Set "training=False" of "tf.layers.batch_normalization" when training will get a better validation result

python tensorflow deep-learning batch-normalization

12,067

Solution 1

TL;DR: Use smaller than the default momentum for the normalization layers like this:

tf.layers.batch_normalization( h1, momentum = 0.9, training=flag_training )

TS;WM:

When you set training = False that means the batch normalization layer will use its internally stored average of mean and variance to normalize the batch, not the batch's own mean and variance. When training = False, those internal variables also don't get updated. Since they are initialized to mean = 0 and variance = 1 it means that batch normalization is effectively turned off - the layer subtracts zero and divides the result by 1.

So if you train with training = False and evaluate like that, that just means you're training your network without any batch normalization whatsoever. It will still yield reasonable results, because hey, there was life before batch normalization, albeit admittedly not that glamorous...

If you turn on batch normalization with training = True that will start to normalize the batches within themselves and collect a moving average of the mean and variance of each batch. Now here's the tricky part. The moving average is an exponential moving average, with a default momentum of 0.99 for tf.layers.batch_normalization(). The mean starts at 0, the variance at 1 again. But since each update is applied with a weight of ( 1 - momentum ), it will asymptotically reach the actual mean and variance in infinity. For example in 100 steps it will reach about 73.4% of the real value, because 0.99¹⁰⁰ is 0.366. If you have numerically large values, the difference can be enormous.

So if you have a relatively small number of batches you processed, then the internally stored mean and variance can still be significantly off by the time you're running the test. Then your network is trained on properly normalized data and is tested on mis-normalized data.

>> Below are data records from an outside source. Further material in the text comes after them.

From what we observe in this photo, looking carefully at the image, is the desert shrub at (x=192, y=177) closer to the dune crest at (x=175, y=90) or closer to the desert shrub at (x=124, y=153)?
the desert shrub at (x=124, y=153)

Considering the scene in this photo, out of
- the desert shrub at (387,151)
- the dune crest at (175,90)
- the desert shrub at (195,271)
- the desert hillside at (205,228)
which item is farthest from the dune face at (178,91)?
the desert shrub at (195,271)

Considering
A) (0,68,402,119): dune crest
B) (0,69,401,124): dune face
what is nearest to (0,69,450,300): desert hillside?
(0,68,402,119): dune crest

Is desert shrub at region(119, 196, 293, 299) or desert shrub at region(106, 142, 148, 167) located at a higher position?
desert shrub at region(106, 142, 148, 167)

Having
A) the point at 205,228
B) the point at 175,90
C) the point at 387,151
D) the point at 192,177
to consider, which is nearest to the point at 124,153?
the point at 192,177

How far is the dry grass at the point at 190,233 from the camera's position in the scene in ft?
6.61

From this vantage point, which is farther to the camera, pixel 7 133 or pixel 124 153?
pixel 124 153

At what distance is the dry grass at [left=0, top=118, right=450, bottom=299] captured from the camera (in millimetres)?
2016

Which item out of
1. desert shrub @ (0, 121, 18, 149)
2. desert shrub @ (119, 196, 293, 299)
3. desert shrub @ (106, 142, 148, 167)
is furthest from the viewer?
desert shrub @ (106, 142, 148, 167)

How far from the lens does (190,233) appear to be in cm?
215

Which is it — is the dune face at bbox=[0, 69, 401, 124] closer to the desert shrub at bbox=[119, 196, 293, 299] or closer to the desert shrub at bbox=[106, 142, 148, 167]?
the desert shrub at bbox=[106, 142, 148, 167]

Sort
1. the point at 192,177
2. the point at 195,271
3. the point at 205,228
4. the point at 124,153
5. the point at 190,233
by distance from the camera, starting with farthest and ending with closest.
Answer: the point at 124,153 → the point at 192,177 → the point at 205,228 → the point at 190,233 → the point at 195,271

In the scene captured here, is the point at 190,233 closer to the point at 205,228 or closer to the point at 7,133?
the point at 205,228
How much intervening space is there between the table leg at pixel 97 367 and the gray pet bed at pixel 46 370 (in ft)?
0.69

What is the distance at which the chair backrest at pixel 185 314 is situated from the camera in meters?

In order to speed up the convergence of the internal batch normalization values, you can apply a smaller momentum, like 0.9:

tf.layers.batch_normalization( h1, momentum = 0.9, training=flag_training )

(repeat for all batch normalization layers.) Please note that there is a downside to this, however. Random fluctuations in your data will "tug" on your stored mean and variance a lot more with a small momentum like this and the resulting values (later used in inference) can be greatly influenced by where you exactly stop the training, which is clearly not optimal. It is useful to have as large a momentum as possible. Depending on the number of training steps, we generally use 0.9, 0.99, 0.999 for 100, 1,000, 10,000 training steps respectively. No point in going over 0.999.

Another important thing is proper randomization of the training data. If you're training first with let's say the smaller numeric values of your whole data set, then the normalization will converge even slower. Best to completely randomize the order of training data and making sure you use a batch size of at least 14 (rule of thumb.)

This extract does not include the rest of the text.